Overall, the human skeleton is composed of bones grouped in four categories: long bones (femur, tibia, clavicles), short bones (for instance carpal and tarsal bones), flat bones (such as the ribs, mandible and skull) and irregular bones (such as vertebrae). All of them are composed of two types of bone tissue which can be distinguished macroscopically, differing in their architecture but similar in molecular composition: cortical (or compact) bone and trabecular (or cancellous) bone (80% and 20% of human skeleton, respectively) [20]. Although composed by the same components, mainly hydroxyapatite, collagen and water, trabecular bone is less mineralized (it has lower calcium content and higher water content), presenting lower tissue density and mineral content compared to cortical bone [21]. Consequently, cortical bone is densely packed, providing the strength and rigidity to bones. On the contrary, trabecular bone, responsible for the most bone turnover [22], is a porous material composed of a network of trabeculae organized to optimize load transfer, dispersing the energy of loading [23]. The cortical to trabecular ratio in each bone varies depending on the bone type and the specific skeletal site of that bone. Thus, cortical bone is mainly present in shafts of long bones and outer surfaces of flat bones, whereas trabecular bone is found at the end of long bones, vertebral bodies and the inner part of flat bones.
Alterations in bone ECM components can disrupt ECM-bone cell signaling leading to deterioration of bone mineral density (BMD) (the content of calcium in a certain volume of bone) and/or bone microarchitecture, (the organization of bone components in space), the two main parameters determining bone strength. In vivo quantification of cortical and trabecular BMD, geometry and microarchitecture can be analyzed at the same time by quantitative computed tomography methods, rendering the amount of cortical and trabecular bone tissue and features of trabecular (trabecular number, trabecular thickness, trabecular separation) and cortical (cortical thickness and porosity) bone microarchitecture.
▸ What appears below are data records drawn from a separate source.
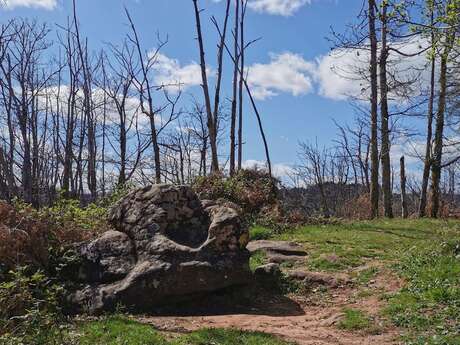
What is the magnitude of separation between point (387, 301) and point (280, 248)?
4.12m

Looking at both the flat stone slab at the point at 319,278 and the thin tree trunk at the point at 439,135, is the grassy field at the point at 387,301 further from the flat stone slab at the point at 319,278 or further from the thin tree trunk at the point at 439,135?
the thin tree trunk at the point at 439,135

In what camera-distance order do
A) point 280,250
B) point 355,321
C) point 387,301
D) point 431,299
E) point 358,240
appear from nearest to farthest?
point 355,321 < point 431,299 < point 387,301 < point 280,250 < point 358,240

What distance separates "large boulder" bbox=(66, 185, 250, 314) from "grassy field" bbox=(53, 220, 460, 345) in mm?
828

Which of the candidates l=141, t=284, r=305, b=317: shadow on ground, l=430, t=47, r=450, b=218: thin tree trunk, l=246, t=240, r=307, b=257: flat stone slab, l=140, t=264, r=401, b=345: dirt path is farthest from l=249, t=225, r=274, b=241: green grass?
l=430, t=47, r=450, b=218: thin tree trunk

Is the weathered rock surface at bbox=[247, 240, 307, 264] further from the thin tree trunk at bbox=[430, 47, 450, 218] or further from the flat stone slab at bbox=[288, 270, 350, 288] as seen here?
the thin tree trunk at bbox=[430, 47, 450, 218]

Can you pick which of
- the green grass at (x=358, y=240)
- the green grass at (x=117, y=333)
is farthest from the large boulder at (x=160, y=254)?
the green grass at (x=358, y=240)

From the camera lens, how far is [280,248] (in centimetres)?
1146

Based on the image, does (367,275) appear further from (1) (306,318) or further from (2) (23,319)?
(2) (23,319)

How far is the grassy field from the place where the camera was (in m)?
6.20

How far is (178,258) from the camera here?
8211mm

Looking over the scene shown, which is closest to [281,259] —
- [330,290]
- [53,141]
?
[330,290]

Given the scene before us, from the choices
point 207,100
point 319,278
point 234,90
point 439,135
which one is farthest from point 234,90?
point 319,278

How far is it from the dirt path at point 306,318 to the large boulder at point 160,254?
1.72 feet

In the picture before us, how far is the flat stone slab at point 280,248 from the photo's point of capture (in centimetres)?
1116
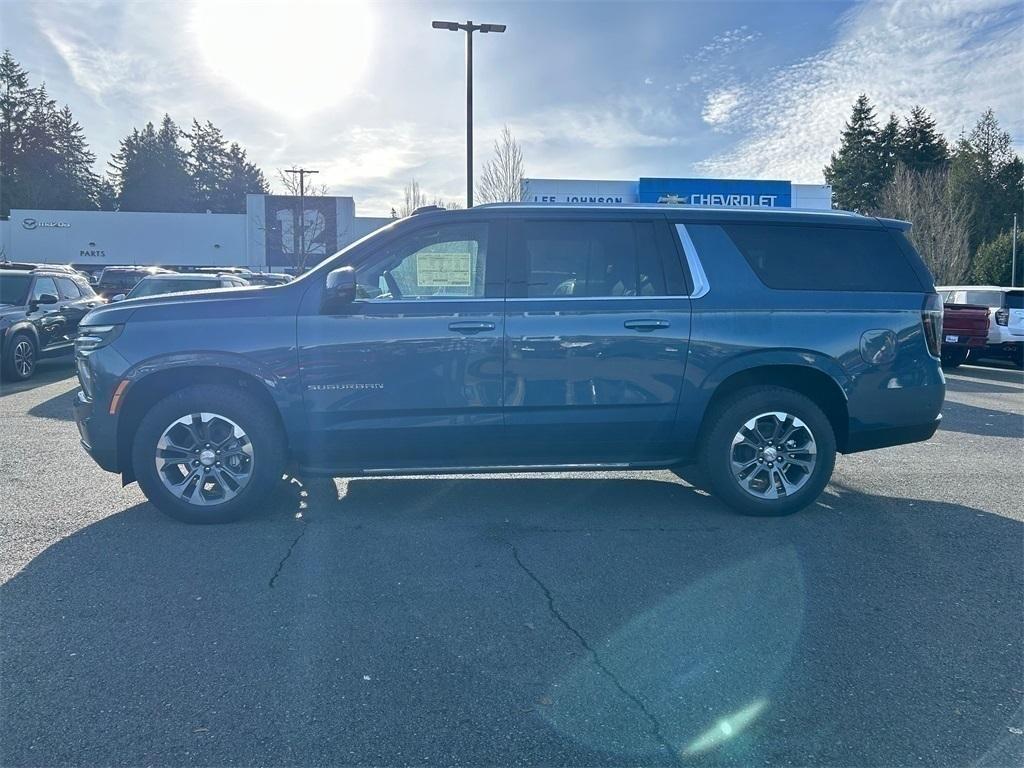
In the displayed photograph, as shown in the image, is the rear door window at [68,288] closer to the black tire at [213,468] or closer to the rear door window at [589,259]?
the black tire at [213,468]

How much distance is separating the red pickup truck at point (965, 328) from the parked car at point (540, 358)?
12738 mm

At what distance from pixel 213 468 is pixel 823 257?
14.3 ft

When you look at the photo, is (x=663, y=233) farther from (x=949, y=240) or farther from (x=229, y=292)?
(x=949, y=240)

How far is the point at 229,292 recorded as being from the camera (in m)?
4.95

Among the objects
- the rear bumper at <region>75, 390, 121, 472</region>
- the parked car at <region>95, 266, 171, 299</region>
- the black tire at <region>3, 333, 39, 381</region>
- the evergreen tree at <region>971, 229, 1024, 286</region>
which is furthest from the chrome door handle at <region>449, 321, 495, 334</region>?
the evergreen tree at <region>971, 229, 1024, 286</region>

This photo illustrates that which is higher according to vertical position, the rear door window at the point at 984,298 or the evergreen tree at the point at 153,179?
the evergreen tree at the point at 153,179

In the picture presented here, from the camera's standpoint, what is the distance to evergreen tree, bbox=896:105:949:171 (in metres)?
50.4

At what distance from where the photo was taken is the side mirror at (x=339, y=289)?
15.3 ft

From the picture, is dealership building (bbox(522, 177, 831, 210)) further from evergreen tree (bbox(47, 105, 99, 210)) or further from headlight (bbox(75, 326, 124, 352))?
evergreen tree (bbox(47, 105, 99, 210))

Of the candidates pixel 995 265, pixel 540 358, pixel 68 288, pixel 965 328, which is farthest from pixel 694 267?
pixel 995 265

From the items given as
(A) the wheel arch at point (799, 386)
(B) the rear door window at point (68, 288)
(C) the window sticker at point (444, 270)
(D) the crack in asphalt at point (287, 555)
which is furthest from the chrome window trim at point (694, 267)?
(B) the rear door window at point (68, 288)

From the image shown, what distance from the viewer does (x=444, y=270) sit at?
16.4 feet

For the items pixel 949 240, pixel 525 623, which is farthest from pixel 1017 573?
pixel 949 240

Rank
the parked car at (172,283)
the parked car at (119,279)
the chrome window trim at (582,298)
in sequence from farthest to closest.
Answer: the parked car at (119,279)
the parked car at (172,283)
the chrome window trim at (582,298)
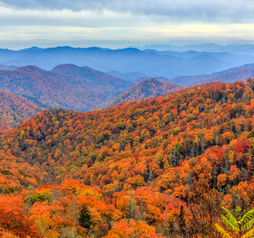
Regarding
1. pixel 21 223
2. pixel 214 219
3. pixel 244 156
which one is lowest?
pixel 244 156

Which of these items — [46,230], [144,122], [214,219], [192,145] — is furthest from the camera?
[144,122]

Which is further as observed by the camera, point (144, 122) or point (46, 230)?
point (144, 122)

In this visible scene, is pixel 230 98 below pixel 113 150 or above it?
above

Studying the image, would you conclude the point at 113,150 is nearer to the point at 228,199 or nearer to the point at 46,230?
the point at 228,199

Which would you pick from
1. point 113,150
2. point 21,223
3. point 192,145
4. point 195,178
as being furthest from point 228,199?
point 113,150

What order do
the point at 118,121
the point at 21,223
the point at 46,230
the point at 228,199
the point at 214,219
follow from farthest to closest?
the point at 118,121
the point at 228,199
the point at 46,230
the point at 21,223
the point at 214,219

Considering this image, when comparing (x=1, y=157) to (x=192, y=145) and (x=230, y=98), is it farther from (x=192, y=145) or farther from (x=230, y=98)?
(x=230, y=98)
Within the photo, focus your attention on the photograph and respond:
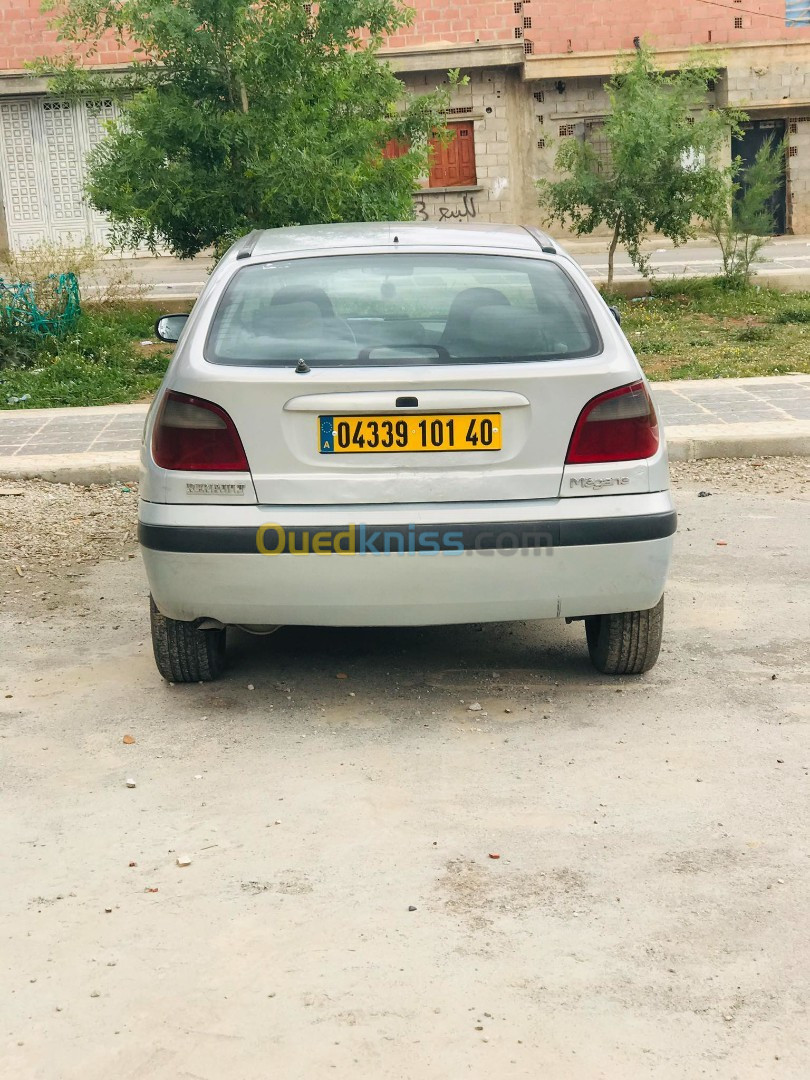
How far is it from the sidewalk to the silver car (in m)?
4.10

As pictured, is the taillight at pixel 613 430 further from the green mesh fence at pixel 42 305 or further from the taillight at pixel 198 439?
the green mesh fence at pixel 42 305

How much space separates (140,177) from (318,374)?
8.18 m

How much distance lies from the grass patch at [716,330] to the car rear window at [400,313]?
23.3 feet

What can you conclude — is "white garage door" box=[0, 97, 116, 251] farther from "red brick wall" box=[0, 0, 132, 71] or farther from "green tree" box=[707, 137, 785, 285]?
"green tree" box=[707, 137, 785, 285]

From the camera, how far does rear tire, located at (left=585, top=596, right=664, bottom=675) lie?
4.50m

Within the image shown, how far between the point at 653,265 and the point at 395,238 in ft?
60.4

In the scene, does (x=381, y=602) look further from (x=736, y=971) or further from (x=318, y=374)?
(x=736, y=971)

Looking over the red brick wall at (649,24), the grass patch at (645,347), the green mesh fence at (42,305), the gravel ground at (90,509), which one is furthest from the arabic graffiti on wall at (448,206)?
the gravel ground at (90,509)

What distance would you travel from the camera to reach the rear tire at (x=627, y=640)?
14.8 feet

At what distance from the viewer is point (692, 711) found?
4.34 metres

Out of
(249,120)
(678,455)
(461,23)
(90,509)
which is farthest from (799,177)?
(90,509)

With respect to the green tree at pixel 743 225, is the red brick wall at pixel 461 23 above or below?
above

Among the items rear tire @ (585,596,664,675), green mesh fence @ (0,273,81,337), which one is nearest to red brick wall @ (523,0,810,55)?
green mesh fence @ (0,273,81,337)

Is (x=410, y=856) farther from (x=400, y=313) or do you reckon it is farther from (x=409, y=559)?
(x=400, y=313)
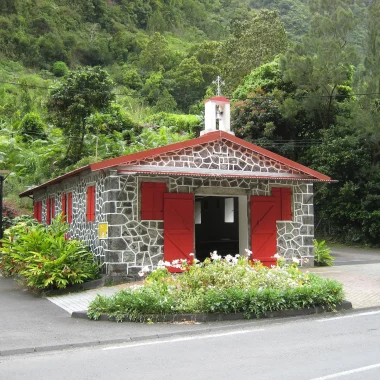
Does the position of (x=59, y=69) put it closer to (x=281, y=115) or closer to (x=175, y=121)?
(x=175, y=121)

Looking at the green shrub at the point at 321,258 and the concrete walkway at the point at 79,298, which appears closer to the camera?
the concrete walkway at the point at 79,298

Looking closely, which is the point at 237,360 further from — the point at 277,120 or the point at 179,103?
the point at 179,103

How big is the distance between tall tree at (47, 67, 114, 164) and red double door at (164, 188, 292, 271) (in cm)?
1421

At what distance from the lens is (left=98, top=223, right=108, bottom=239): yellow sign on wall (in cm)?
1439

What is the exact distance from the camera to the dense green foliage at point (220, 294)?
33.6 ft

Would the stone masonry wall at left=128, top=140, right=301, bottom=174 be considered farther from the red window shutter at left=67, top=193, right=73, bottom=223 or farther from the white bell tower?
the red window shutter at left=67, top=193, right=73, bottom=223

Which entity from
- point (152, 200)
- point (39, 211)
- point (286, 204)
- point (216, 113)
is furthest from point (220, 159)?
point (39, 211)

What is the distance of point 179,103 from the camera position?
58906mm

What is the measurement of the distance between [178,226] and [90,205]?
2821 millimetres

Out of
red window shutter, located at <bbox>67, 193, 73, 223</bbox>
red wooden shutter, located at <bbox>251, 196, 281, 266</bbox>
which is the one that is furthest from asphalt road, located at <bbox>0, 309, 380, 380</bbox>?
red window shutter, located at <bbox>67, 193, 73, 223</bbox>

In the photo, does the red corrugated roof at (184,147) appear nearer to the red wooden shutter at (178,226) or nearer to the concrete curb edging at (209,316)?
the red wooden shutter at (178,226)

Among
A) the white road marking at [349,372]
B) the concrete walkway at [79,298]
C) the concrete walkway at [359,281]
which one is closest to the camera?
the white road marking at [349,372]

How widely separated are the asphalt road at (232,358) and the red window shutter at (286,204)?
24.7 ft

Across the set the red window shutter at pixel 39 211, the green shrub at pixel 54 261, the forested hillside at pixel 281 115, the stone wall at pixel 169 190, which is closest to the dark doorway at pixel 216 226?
the stone wall at pixel 169 190
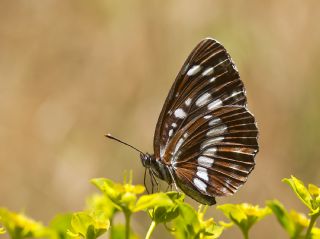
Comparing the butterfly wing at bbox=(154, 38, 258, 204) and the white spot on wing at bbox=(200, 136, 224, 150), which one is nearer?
the butterfly wing at bbox=(154, 38, 258, 204)

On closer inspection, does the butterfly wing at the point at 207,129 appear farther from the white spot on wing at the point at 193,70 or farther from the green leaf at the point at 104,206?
the green leaf at the point at 104,206

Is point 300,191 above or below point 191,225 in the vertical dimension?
above

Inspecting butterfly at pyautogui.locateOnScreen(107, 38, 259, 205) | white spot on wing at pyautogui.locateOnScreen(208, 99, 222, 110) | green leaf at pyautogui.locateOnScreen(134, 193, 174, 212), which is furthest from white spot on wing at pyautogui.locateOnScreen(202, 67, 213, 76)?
green leaf at pyautogui.locateOnScreen(134, 193, 174, 212)

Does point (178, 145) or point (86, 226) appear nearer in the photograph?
point (86, 226)

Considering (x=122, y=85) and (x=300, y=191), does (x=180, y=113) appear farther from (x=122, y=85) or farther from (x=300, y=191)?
(x=122, y=85)

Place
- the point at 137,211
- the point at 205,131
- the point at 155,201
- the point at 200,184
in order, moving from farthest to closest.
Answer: the point at 205,131
the point at 200,184
the point at 137,211
the point at 155,201

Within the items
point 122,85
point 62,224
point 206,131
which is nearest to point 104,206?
point 62,224

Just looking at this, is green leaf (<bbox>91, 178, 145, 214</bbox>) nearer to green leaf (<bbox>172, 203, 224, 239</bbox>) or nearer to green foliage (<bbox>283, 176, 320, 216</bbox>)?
green leaf (<bbox>172, 203, 224, 239</bbox>)
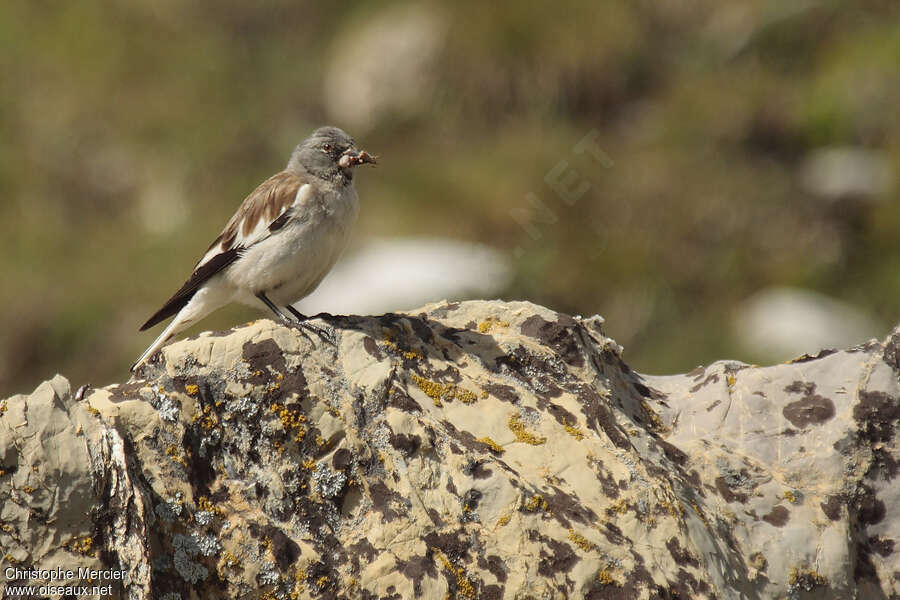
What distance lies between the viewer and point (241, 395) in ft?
16.3

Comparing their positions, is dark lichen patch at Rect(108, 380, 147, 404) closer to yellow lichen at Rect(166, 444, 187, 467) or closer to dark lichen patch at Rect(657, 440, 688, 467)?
yellow lichen at Rect(166, 444, 187, 467)

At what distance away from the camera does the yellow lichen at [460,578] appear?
4.64 meters

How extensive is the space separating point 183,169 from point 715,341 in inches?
326

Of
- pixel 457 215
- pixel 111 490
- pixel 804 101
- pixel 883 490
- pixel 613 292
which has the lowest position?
pixel 883 490

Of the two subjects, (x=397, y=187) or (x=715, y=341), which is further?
(x=397, y=187)

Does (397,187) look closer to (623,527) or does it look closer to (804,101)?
(804,101)

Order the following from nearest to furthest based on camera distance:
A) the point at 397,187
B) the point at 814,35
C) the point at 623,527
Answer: the point at 623,527
the point at 397,187
the point at 814,35

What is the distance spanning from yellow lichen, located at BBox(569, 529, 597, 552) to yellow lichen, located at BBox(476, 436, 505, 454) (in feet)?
1.86

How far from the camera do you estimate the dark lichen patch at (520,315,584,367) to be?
5.79 meters

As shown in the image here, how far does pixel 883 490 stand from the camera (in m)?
5.52

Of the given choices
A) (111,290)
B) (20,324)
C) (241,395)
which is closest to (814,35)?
(111,290)

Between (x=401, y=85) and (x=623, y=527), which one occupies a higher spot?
(x=401, y=85)

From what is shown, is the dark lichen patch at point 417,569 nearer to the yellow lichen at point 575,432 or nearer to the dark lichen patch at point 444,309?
the yellow lichen at point 575,432

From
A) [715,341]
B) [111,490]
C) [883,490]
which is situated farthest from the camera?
[715,341]
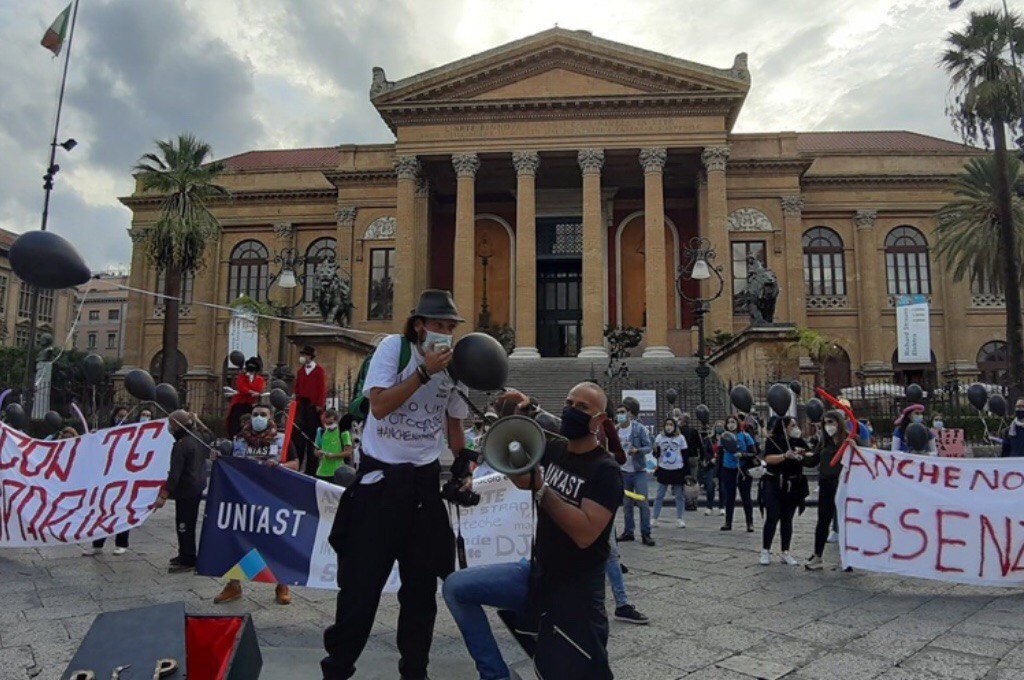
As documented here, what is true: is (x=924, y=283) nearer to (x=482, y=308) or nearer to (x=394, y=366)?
(x=482, y=308)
1.3. Biophysical Properties of Bone Extracellular Matrix

A growing body of evidence in ECM biology points at biophysical properties of the bone ECM (mineral crystal size, their crystallinity (the degree of structural order) and the degree and type of collagen crosslinking,) as important determinants of cell behavior. Indeed, every cell in its anatomical localization has to balance the external forces dictated by the mechanical properties of its environment, which results from the compression exerted by neighboring cells as well as the stiffness of the surrounding ECM.
Regarding the biophysical properties of the mineralized matrix that surrounds bone cells, not only does the degree of mineralization matter so does the individual characteristics of the hydroxyapatite crystals (their size and shape) and crystallinity. Indeed, excessive crystal growth damages collagen fibers, affecting the tissue mechanical properties. Moreover, bone strength seems to be favored by greater mineral crystal size heterogeneity [24].
The biophysical properties of collagen type I fibers affect cellular behaviors [25], since cells respond differently to denatured collagen than to mature, crosslinked collagen fibrils [26]. Collagen crosslinking is a major post-translational modification which determines biophysical properties such as tensile strength and viscoelasticity [17]. Crosslinks can be divided into enzymatic and nonenzymatic. Enzymatic crosslinking is a process in which the ends of the collagen molecules are linked (so their number is greatly limited), acquiring a more stable, trivalent, nonreducible conformation [27]. When mature crosslinks accumulate, collagen fibril remodeling is inhibited and stiffness of the fibril increased, providing strength to the tissue [28]. That way, enzymatic crosslinking bears beneficial effect on the mechanical properties of collagen [17]. Conversely, nonenzymatic crosslinking does not involve any enzymes, and are found at any position along the collagen molecule to connect either collagen molecules or fibrils. Nonenzymatic glycation results in the formation of intermediate products (advanced glycation end-products (AGEs)) that undergo additional reactions to create crosslinks that form within and across collagen fibers. Thus, nonenzymatic crosslinking results in a brittle collagen network that, when accumulated or when its spatial distribution is altered leads to deteriorated bone mechanical properties [29,30]. In summary, while enzymatic crosslinking of collagen is generally considered to have a positive effect on bone´s mechanical properties, nonenzymatic crosslinking can lead to deteriorated bone mechanical properties.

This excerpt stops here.